• WHAT YOU ARE ASKED TO DO
Pick out every line in the rows below that contains the word "rock". Case counts.

• RECORDS TO PROCESS
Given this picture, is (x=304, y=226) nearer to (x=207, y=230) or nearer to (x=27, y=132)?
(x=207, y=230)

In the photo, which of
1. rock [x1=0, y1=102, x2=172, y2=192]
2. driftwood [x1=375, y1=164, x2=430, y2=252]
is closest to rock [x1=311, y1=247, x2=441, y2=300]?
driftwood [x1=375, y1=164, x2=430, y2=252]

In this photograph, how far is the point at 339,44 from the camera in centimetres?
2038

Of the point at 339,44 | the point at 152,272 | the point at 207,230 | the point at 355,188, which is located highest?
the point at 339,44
==
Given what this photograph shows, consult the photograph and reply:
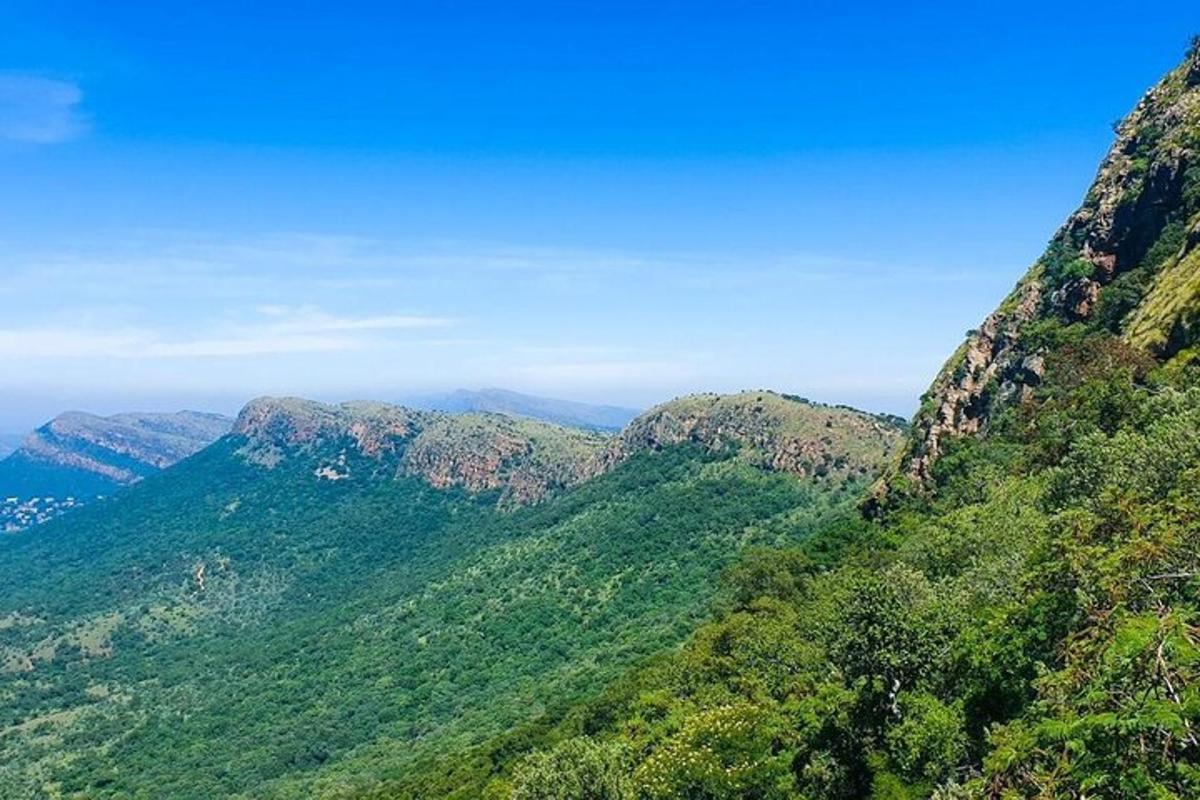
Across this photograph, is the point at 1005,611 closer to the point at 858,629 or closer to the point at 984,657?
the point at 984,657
---
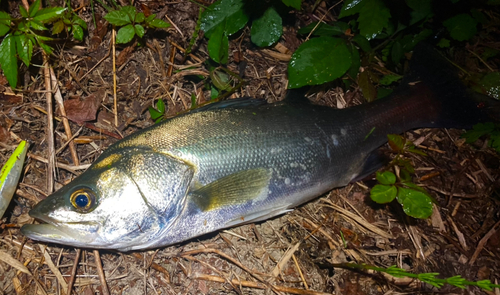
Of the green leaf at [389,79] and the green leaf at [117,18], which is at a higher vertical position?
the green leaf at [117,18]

• TASK OUTPUT
1. rock [x1=0, y1=102, x2=172, y2=192]
is closest to rock [x1=311, y1=247, x2=441, y2=300]?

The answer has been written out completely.